Neurons are vulnerable to physical insults which compromise the integrity of both dendrites and axons. Unlike well characterized axon regeneration, our knowledge in dendrite regeneration is limited. To understand the mechanisms of dendrite regeneration, we used PVD neurons with stereotyped branched dendrites. Using femtosecond laser, we severed the primary dendrites and axon of this neuron. After the primary dendrite was severed near the cell body, we observed a sprouting of new branches from the cut site within 3 hours. By 24 hours, the primary dendrite regrew to cover the original territory in complex pattern unlike the uninjured dendrites.

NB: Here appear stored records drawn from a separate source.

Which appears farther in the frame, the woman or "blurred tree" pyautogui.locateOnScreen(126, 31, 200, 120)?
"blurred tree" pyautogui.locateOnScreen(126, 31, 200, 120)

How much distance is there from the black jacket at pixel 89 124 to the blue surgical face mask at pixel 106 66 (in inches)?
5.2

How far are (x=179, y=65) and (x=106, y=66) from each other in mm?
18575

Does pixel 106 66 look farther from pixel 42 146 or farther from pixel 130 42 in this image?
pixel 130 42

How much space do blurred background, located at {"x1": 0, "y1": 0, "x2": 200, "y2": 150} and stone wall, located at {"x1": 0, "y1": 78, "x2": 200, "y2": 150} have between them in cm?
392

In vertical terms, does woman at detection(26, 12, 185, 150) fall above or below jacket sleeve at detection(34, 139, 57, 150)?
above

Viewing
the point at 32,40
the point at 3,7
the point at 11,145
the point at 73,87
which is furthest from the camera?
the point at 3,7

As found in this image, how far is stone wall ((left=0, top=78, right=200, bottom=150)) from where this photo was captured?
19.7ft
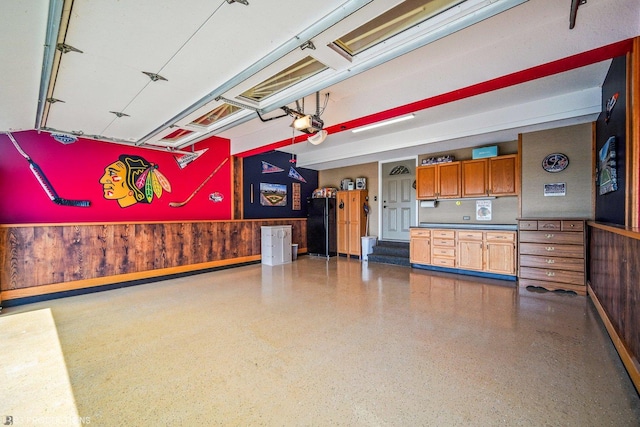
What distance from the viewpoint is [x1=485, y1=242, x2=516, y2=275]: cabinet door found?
468 cm

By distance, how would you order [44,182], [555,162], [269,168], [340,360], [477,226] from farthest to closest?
1. [269,168]
2. [477,226]
3. [555,162]
4. [44,182]
5. [340,360]

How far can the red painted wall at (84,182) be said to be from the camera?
153 inches

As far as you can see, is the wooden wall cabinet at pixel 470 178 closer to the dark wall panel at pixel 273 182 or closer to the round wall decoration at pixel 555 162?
the round wall decoration at pixel 555 162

We quantified the regeneration in broadly two aspects- the territory covered and fusion phenomena (Oren-Suissa et al.,2017, Kravtsov et al.,2017). Axon injury causes a retraction of the severed end followed by a Dual leucine zipper kinase-1(DLK-1) dependent regrowth from the severed end or conversion of neighboring dendrite to axon. However, Dendrite regeneration was independent of DLK-1 and other conventional axon regeneration pathways including cAMP elevation,
let-7 miRNA, Akt-1 and Phosphatidyl serine exposure/PS. Among various candidates tested,
ced-10 mutants showed a defect in dendrite regeneration. It is a RAC GTPase involved in regulation of neuronal cytoskeleton and cell engulfment. Cell-specific rescue experiments suggest that cell-autonomous and epidermal expression of CED-10 is required for dendrite regrowth and fusion, respectively. Moreover, the PVD-specific expression of an activated version of CED-10 led to both increased branching and fusion. We ventured further to find the upstream players which can control the function of RAC GTPase in dendrite regeneration. We found out that the TIAM-1 RhoGEF is required for dendrite regeneration and the activated CED-10 can bypass the requirement of TIAM-1 in dendrite regrowth. Our work provides a framework for understanding the cellular mechanism of dendrite regeneration using PVD model. Reference: Oren-Suissa, M., T. Gattegno, V. Kravtsov and B. Podbilewicz, 2017 Extrinsic Repair of Injured Dendrites as a Paradigm for Regeneration by Fusion in Caenorhabditis elegans. Genetics 206: 215-230. Kravtsov, V., M. Oren-Suissa and B. Podbilewicz, 2017 The fusogen AFF-1 can rejuvenate the regenerative potential of adult dendritic trees by self-fusion. Development 144: 2364-2374.